Soltani Somaieh, Haghaei Hossein, Shayanfar Ali, Vallipour Javad, Asadpour Zeynali Karim, Jouyban Abolghasem
Biotechnology Research Center and Faculty of Pharmacy, Tabriz University of Medical Sciences, Tabriz 51664, Iran.
Hematology and Oncology Research Center, Tabriz University of Medical Sciences, Tabriz 51664, Iran.
Biomed Res Int. 2013;2013:501310. doi: 10.1155/2013/501310. Epub 2013 Nov 25.

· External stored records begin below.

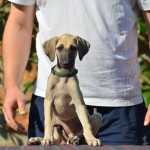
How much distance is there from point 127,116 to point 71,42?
2.52 ft

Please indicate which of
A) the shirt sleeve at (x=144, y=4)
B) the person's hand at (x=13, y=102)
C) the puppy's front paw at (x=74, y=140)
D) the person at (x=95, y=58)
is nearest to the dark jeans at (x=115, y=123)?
the person at (x=95, y=58)

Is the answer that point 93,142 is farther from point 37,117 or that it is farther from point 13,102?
point 37,117

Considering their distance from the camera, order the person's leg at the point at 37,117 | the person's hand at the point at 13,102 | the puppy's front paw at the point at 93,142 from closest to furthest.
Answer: the puppy's front paw at the point at 93,142, the person's hand at the point at 13,102, the person's leg at the point at 37,117

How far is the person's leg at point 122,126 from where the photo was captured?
248 cm

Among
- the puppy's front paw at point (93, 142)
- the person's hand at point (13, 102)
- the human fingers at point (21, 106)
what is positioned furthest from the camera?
the person's hand at point (13, 102)

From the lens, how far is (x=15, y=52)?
2461 mm

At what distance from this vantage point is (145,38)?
14.6 ft

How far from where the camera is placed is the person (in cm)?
226

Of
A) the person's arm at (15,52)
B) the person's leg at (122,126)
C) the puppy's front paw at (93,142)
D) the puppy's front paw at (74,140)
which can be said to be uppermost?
the person's arm at (15,52)

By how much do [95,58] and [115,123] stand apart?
33 centimetres

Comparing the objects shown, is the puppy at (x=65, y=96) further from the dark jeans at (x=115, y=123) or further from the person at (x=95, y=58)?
the dark jeans at (x=115, y=123)

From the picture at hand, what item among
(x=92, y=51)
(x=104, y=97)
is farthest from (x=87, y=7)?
(x=104, y=97)

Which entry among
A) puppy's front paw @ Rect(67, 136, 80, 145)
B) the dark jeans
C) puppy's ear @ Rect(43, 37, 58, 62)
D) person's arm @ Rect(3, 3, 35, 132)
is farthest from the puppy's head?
Answer: the dark jeans

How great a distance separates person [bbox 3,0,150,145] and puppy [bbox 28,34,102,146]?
0.27 meters
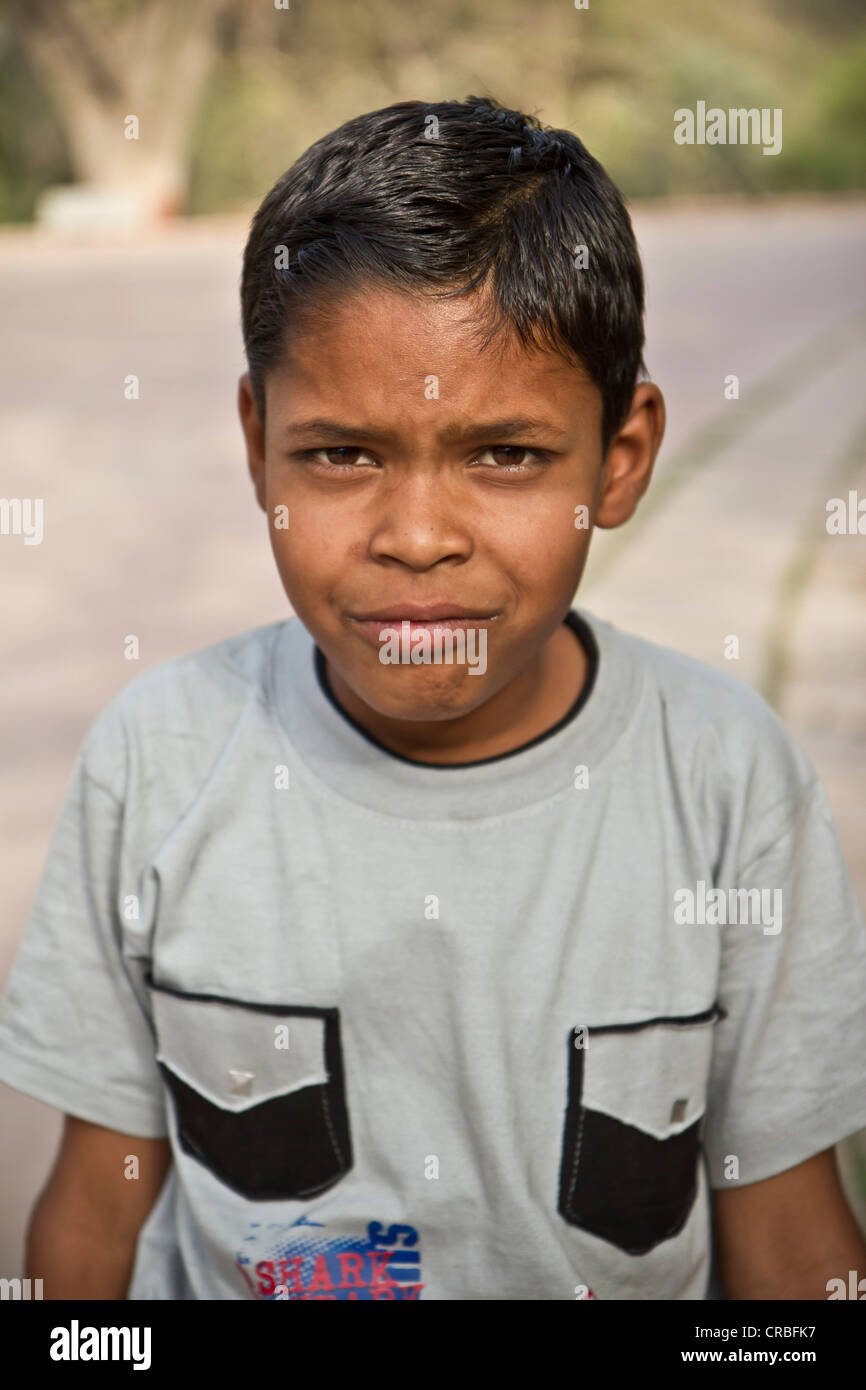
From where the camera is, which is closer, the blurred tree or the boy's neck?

Detailed information about the relationships between structures and properties/activities of peptides as drugs and nutrients is useful in the development of drugs and functional foods containing peptides as active compounds. The bitterness of the peptides is an undesirable property which should be reduced during drug/nutrient production, and quantitative structure bitter taste relationship (QSBR) studies can help researchers to design less bitter peptides with higher target efficiency. Calculated structural parameters were used to develop three different QSBR models (i.e., multiple linear regression, support vector machine, and artificial neural network) to predict the bitterness of 229 peptides (containing 2-12 amino acids, obtained from the literature). The developed models were validated using internal and external validation methods, and the prediction errors were checked using mean percentage deviation and absolute average error values. All developed models predicted the activities successfully (with prediction errors less than experimental error values), whereas the prediction errors for nonlinear methods were less than those for linear methods. The selected structural descriptors successfully differentiated between bitter and nonbitter peptides.
肽作为药物和营养物质时,其结构与性质/活性之间关系的详细信息,对于开发含有肽作为活性成分的药物和功能性食品很有用。肽的苦味是一种不良性质,在药物/营养物质生产过程中应予以降低,而定量结构-苦味关系(QSBR)研究可以帮助研究人员设计出苦味较低且靶向效率更高的肽。利用计算得到的结构参数建立了三种不同的QSBR模型(即多元线性回归、支持向量机和人工神经网络),以预测229种肽(含2 - 12个氨基酸,取自文献)的苦味。所建立的模型采用内部和外部验证方法进行验证,并使用平均百分比偏差和绝对平均误差值检查预测误差。所有建立的模型均成功预测了活性(预测误差小于实验误差值),而非线性方法的预测误差小于线性方法。所选的结构描述符成功地区分了苦味肽和非苦味肽。